It was introduced in 1955 as a replacement for the Graflex Ciro 35. Although based on the Ciro 35's basic design, essentially every mechanical part as well as the styling was modified.

The camera was focussed by push buttons located on either side of the lens, and the shutter was released by pulling outward on a lever mounted on the front of the camera body.

The Graphic 35 was available with either an f3.5 or f2.8 50mm lens. Shutter with speeds were 1 to 1/300th sec, with B and V (self-timer), X, and M flash synchronization.

The coupled rangefinder was of the split image type with a separate viewfinder from that used to compose the image.

Production is commonly stated to have ended in 1958, but the U.S made Graphic 35 continued to be promoted by magazine advertising until the end of 1960. [2]

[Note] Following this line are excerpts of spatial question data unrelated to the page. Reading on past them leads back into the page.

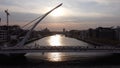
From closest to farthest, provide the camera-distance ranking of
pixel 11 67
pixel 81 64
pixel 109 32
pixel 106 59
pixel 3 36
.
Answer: pixel 11 67 → pixel 81 64 → pixel 106 59 → pixel 3 36 → pixel 109 32

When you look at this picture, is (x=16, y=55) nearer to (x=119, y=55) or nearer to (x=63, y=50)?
(x=63, y=50)

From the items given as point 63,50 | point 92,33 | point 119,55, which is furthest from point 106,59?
point 92,33

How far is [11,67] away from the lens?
40344 mm

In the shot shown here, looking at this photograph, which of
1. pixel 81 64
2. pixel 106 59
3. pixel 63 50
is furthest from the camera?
pixel 106 59

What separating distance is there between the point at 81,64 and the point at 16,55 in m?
11.4

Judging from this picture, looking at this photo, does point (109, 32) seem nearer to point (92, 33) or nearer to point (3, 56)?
point (92, 33)

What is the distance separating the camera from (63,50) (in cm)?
4625

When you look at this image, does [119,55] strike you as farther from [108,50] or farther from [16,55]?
[16,55]

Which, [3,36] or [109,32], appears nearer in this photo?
[3,36]

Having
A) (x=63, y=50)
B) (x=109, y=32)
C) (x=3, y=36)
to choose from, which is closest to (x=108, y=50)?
(x=63, y=50)

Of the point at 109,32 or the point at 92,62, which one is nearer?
the point at 92,62

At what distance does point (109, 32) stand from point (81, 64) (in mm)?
90881

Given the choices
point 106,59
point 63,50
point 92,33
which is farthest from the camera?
point 92,33

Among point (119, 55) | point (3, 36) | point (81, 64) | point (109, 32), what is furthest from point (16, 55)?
point (109, 32)
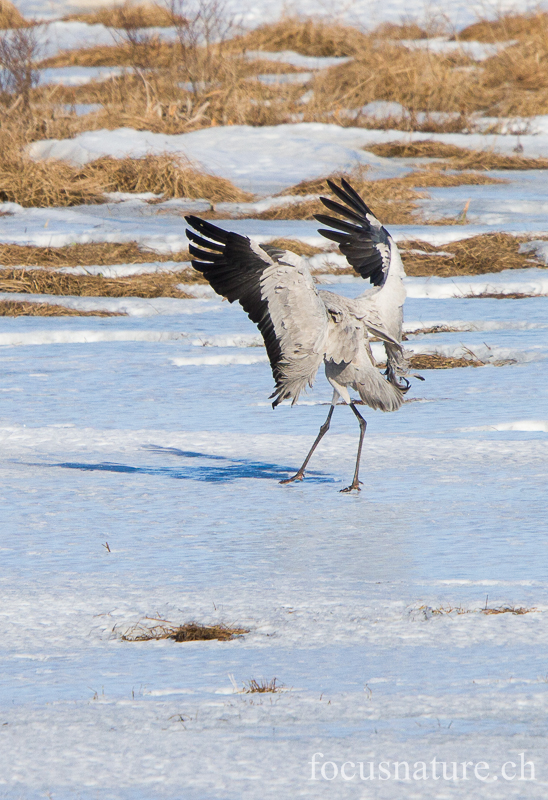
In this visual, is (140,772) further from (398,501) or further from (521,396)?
(521,396)

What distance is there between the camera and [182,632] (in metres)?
2.88

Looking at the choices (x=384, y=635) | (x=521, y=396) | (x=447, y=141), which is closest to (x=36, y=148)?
(x=447, y=141)

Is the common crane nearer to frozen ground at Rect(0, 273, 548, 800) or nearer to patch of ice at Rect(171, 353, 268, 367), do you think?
frozen ground at Rect(0, 273, 548, 800)

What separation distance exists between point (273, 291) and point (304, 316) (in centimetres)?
17

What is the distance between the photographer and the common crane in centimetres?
444

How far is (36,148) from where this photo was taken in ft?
44.9

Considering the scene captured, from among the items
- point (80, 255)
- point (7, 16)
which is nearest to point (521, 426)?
point (80, 255)

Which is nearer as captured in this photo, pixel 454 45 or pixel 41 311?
pixel 41 311

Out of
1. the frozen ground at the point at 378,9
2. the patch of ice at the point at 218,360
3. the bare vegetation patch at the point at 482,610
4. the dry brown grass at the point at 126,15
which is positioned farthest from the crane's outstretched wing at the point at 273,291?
the frozen ground at the point at 378,9

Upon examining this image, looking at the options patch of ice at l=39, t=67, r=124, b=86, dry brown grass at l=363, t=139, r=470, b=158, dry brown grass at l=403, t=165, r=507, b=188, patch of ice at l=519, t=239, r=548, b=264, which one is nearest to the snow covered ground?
patch of ice at l=519, t=239, r=548, b=264

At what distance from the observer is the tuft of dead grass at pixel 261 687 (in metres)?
2.47

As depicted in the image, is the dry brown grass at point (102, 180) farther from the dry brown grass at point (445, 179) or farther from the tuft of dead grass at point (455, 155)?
the tuft of dead grass at point (455, 155)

Later Graphic 35 models were made by Kowa for Graflex; i.e. the Graflex (Graphic) Century 35 and derivatives, plus the Graflex Graphic Jet 35.[3]



Notes

  1. According to the Graflex Journal - issue 3 of 2016 - some lenses may have been by Enna Werk.
  2. Advertisement for the push-button-focus Graphic 35 can be found in the March 1958 National Geographic, 1959 Rochester 8 New York magazine, a plus a listing in the June 1960 UK Amateur Photographer magazine's Annual Camera Guide, and the December 1960 edition of US Modern Photography's Annual Camera Guide.
  3. Contrary to popular claims made on other Internet websites, it seems very unlikely that the Graphic 35s were made by Kowa. This idea appears to rise from a confusion of the Graflex Graphic 35 with the Kowa/Graflex Graphic Century 35.